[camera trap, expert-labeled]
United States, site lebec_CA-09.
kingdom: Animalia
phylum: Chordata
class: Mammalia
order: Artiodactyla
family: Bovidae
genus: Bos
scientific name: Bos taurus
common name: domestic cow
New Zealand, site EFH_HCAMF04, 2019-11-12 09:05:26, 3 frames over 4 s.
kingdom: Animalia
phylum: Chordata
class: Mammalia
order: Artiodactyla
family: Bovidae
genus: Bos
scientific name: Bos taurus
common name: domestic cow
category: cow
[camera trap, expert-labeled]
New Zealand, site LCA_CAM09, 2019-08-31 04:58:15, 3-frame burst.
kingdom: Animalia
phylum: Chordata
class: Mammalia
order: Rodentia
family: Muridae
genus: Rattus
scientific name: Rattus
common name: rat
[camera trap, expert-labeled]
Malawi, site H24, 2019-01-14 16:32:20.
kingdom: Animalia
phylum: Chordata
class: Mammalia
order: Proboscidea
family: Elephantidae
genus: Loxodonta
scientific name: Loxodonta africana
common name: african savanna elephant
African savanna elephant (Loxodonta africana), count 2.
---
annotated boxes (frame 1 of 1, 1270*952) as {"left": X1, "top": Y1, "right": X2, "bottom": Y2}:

▸ Aim of the exercise: The lines above from the one with "category: cow" through the one with "scientific name: Loxodonta africana" are to be duplicated exactly, ends included, with nothing added.

▸ Exercise response:
category: cow
[camera trap, expert-labeled]
New Zealand, site LCA_CAM09, 2019-08-31 04:58:15, 3-frame burst.
kingdom: Animalia
phylum: Chordata
class: Mammalia
order: Rodentia
family: Muridae
genus: Rattus
scientific name: Rattus
common name: rat
[camera trap, expert-labeled]
Malawi, site H24, 2019-01-14 16:32:20.
kingdom: Animalia
phylum: Chordata
class: Mammalia
order: Proboscidea
family: Elephantidae
genus: Loxodonta
scientific name: Loxodonta africana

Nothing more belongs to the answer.